Term Weighting

Metode Pembobotan Kata Berbasis Sebaran untuk Temu Kembali Informasi Dokumen Bahasa Indonesia

Sari, Putri Dewi Purnama. 2012.

Term weight algorithm plays an important role in the process of document searching, which is greatly influenced by the precision and recall results of the Search Engine. Currently, TF-IDF term weight algorithm is widely applied in language models to build the search engine systems. Since term frequency is not the only discriminator which is necessary to be considered in term weighting and make each weight suitable to indicate the term’s importance, term weighting algorithm based on term distribution has been developed. In a single document, a term with higher frequency and closer to hypo-dispersion distribution usually contains more semantic information and should be given higher weight. One the other hand, in collection of documents, the term with higher frequency and hypo-dispersion distribution usually contains less information. This research implements term weight based on term distribution, with Local Term Weight Algorithm and Global Term Weight Algorithm for the documents in Indonesian Language. The result of this research is a Search Engine with an average precision of 84.8%.


Studi Komparatif Pembobotan Kata untuk Temu Kembali Informasi Dokumen Bahasa Indonesia

Anugrah, Hafizhia Dhikrul. 2013.

One of the classical models of Information Retrieval (IR) systems is the vector space model. Vector in this model represents the weight of terms contained in the documents and queries.

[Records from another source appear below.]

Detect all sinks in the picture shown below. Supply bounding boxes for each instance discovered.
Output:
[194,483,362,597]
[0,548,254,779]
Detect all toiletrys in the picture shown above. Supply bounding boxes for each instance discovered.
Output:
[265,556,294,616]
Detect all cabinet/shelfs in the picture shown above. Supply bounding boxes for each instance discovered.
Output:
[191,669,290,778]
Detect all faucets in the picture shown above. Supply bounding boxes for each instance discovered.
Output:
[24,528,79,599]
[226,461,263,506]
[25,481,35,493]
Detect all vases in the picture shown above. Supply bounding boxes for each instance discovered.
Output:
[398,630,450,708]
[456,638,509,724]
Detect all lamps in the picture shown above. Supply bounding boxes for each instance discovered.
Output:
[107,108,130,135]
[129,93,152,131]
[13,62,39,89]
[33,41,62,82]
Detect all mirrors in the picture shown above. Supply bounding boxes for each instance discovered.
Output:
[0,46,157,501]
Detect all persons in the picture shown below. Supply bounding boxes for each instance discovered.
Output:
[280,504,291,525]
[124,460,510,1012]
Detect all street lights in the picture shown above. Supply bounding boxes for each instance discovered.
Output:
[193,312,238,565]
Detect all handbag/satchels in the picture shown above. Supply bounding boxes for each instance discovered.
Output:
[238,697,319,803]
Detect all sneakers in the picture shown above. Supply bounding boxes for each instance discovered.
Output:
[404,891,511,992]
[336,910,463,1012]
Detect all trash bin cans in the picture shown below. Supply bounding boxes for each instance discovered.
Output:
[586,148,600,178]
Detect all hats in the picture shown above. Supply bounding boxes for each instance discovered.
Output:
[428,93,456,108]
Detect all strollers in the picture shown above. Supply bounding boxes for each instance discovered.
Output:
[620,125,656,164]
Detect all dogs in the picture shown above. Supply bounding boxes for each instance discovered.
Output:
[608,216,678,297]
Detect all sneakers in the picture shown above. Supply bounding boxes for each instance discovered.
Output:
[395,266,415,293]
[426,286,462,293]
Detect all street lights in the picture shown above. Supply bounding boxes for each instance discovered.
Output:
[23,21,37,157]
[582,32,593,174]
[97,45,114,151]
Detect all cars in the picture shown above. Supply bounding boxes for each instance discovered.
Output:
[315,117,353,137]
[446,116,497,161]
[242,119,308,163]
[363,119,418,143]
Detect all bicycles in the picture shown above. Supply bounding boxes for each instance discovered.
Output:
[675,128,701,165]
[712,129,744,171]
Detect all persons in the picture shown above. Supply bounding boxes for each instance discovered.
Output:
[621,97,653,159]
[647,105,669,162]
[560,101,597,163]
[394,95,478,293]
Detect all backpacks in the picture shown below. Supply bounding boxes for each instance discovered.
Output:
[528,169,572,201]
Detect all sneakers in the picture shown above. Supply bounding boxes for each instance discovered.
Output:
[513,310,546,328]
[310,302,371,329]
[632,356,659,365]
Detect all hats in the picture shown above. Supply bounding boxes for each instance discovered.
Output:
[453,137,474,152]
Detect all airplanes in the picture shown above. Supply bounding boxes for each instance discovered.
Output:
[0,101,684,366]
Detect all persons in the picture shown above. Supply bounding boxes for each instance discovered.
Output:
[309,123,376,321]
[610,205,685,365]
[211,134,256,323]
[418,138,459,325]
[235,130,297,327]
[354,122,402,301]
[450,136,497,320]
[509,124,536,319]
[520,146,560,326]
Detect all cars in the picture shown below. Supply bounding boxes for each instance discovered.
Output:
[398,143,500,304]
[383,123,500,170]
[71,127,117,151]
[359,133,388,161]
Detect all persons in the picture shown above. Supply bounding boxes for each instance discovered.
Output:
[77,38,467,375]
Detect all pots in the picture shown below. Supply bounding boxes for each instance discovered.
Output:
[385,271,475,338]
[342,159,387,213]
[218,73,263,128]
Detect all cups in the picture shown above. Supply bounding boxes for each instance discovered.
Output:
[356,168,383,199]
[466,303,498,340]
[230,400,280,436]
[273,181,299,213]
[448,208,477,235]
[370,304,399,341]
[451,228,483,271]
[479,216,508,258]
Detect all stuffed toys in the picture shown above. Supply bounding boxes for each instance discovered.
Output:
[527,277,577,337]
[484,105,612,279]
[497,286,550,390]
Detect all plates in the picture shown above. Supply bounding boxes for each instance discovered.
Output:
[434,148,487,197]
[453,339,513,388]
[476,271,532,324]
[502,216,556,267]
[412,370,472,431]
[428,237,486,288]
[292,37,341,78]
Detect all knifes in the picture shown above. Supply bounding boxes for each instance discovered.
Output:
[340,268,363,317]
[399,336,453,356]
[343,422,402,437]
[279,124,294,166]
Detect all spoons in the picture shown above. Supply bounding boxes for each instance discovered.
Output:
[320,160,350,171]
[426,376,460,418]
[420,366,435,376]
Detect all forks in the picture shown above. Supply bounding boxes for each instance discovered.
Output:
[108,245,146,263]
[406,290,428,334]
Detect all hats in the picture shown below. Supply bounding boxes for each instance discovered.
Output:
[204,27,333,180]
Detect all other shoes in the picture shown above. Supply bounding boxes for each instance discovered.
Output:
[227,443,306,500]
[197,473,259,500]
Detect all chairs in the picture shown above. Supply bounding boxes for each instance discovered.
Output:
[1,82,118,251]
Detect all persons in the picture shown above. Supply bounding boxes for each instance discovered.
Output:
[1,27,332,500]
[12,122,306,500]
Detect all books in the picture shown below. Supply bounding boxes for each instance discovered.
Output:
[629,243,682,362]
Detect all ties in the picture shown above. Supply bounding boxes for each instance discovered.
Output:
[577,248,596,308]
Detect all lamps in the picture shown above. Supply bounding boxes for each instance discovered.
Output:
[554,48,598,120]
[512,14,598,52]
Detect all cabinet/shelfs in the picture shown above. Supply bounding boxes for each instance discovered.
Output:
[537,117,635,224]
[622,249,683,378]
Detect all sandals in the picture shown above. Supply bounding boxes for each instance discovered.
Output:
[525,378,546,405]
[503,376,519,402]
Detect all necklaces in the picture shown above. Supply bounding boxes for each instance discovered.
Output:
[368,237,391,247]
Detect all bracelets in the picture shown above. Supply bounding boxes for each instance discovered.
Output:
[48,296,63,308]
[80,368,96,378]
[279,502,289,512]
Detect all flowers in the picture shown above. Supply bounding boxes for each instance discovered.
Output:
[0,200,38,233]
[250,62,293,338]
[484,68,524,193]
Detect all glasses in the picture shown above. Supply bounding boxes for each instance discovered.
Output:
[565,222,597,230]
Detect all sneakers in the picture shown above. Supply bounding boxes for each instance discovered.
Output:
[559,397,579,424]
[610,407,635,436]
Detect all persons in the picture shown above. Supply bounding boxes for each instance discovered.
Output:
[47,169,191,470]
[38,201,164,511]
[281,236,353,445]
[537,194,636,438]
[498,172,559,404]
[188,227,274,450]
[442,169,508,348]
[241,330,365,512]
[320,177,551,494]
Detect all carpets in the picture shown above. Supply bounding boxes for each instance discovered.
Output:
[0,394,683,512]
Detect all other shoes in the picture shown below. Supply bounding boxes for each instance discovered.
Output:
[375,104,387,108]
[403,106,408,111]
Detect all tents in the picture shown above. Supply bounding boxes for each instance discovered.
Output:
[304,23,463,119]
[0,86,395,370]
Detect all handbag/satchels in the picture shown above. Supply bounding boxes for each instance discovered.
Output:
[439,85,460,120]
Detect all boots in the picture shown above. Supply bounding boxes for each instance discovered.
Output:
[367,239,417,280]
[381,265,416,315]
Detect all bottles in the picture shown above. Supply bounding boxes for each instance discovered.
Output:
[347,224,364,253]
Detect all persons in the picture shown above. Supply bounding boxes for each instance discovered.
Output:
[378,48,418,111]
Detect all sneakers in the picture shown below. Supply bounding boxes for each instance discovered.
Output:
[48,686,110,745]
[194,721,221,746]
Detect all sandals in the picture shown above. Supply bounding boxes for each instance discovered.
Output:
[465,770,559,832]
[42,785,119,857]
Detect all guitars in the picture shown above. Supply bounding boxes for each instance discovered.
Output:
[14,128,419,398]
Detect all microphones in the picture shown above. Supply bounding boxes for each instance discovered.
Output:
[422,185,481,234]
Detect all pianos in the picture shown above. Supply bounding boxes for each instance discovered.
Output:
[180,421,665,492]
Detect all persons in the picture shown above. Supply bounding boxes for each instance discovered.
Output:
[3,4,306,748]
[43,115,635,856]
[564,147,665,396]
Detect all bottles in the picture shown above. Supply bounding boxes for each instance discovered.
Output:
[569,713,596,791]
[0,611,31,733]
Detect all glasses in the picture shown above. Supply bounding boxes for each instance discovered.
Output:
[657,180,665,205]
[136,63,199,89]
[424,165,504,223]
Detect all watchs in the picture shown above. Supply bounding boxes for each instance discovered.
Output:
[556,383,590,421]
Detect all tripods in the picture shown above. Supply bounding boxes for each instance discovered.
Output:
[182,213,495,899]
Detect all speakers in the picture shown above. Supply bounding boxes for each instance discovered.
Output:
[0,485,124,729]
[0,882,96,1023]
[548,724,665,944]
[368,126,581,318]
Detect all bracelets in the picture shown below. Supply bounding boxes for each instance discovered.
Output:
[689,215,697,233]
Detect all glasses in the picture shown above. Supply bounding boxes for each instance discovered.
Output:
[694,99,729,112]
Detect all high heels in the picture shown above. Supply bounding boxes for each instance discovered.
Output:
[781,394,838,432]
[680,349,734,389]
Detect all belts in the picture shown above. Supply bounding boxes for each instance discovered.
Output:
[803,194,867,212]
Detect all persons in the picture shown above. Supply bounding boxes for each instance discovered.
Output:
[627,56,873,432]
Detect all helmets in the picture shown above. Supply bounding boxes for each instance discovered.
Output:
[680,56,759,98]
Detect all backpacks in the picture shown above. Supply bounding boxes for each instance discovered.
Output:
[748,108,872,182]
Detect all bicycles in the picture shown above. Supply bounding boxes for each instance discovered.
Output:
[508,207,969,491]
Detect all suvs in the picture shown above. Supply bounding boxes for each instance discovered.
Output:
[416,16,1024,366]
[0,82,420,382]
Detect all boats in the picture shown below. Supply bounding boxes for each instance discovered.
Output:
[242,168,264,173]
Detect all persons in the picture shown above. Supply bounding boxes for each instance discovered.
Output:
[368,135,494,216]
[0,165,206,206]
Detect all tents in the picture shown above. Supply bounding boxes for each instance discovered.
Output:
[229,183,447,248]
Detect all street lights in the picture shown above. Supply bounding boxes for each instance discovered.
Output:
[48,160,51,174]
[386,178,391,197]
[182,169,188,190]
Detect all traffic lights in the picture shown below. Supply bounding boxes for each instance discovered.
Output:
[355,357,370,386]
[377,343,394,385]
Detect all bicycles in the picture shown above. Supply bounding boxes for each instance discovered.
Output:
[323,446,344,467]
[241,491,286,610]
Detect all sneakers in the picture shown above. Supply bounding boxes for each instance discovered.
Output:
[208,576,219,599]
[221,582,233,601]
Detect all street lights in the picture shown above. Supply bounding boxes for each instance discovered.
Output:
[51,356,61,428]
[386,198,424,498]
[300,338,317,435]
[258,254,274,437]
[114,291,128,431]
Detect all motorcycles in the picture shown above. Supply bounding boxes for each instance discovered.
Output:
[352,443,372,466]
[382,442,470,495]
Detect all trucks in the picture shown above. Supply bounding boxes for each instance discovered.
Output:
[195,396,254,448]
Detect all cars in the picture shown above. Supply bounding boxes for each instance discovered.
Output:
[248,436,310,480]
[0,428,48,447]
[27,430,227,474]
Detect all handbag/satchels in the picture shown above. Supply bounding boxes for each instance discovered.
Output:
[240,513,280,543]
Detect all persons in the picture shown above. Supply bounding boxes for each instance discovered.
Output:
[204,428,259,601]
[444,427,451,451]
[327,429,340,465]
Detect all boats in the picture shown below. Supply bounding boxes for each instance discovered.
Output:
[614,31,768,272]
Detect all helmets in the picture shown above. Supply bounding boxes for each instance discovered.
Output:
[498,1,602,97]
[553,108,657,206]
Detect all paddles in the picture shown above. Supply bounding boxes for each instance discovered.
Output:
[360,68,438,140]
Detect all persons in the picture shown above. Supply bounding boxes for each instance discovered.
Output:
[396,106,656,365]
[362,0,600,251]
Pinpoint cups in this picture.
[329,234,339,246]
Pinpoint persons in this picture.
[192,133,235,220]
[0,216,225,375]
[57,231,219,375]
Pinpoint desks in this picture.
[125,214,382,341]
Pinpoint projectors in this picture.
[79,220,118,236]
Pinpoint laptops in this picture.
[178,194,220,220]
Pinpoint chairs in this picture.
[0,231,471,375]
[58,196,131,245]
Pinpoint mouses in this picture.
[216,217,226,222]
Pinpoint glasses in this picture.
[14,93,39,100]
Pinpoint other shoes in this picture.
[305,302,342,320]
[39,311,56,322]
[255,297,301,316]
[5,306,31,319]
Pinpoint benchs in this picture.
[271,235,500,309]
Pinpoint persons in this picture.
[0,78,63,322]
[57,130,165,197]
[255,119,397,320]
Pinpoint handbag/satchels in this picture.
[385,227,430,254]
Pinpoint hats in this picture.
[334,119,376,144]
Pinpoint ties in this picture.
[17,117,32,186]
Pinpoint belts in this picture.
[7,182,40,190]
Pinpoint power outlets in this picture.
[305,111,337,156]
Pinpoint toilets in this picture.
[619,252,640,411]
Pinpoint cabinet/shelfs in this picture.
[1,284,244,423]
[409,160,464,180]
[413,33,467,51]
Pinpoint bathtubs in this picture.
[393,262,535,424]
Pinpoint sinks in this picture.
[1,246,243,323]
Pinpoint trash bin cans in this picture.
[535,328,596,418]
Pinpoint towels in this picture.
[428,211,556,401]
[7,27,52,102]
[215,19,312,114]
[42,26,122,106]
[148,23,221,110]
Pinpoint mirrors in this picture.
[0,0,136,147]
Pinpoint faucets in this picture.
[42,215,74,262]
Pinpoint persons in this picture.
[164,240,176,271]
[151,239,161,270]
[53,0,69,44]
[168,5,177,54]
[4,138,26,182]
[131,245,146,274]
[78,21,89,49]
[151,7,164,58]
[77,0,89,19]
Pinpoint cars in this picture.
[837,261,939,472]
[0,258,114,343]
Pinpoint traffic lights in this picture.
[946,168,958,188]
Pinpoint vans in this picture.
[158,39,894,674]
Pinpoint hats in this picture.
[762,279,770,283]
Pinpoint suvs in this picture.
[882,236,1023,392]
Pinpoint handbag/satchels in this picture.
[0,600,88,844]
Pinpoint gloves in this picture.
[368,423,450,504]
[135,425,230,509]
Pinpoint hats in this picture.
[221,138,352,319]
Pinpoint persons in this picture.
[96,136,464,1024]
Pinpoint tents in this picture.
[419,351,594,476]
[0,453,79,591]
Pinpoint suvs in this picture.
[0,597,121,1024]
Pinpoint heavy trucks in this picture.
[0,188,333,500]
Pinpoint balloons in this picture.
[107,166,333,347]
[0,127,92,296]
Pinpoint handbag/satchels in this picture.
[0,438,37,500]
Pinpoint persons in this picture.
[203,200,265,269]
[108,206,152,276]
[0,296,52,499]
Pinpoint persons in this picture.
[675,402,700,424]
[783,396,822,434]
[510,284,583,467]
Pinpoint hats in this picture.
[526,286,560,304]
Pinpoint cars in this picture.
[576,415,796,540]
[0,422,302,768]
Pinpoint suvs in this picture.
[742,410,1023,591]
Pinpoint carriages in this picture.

A term can be a word, a phrase, or a unit in a document describing the context of the document. Since each term has a different level of importance in the document, weighting is needed. The commonly used weighting method is TF-IDF (Term Frequency Inverse Document Frequency). Previous research indicates that the distribution of term weighting follow the Poisson distribution, hence a method called RIDF (Residual Inverse Document Frequency) was developed. Other weighting methods by considering the query is called Query Term weighting. Both of the latter methods has not been implemented for documents in Indonesian. This research implements the methods TF-IDF, RIDF and Query Term Weighting on search engine for documents in Indonesian. The result of this research is a search engine with an average precision of 63,9%.


Mesin Pencari Dokumen Bahasa Indonesia Menggunakan Latent Semantic Indexing dengan Pembobotan Global

Handayani, Susi. 2012.

Current users tend to like search engine based on semantic of word. This is caused by the existence of synonymy and polysemy problems in the selection of the use of the word. One technique to resolve these issue is Latent Semantic Indexing (LSI). LSI has the ability to find relevant documents even if the word of the query are not written in the document. Currently, TF-IDF term weight algorithm is widely applied in search engines. Xia and Chai (2011) stated that, in a document collection, the term with higher frequency and hypo-dispersion distribution usually contains less information. The purpose of this research is to implement LSI using Singular Value Decomposition (SVD) method with term distribution based global term weight. This research used 1000 Indonesian agricultural documents. The performance of search engine using LSI with term-distribution-based global term weight gave highest average precision around 40.47%. The test result also showed that LSI with term-distribution-based global term weight gives better acuracy than LSI with TF-IDF.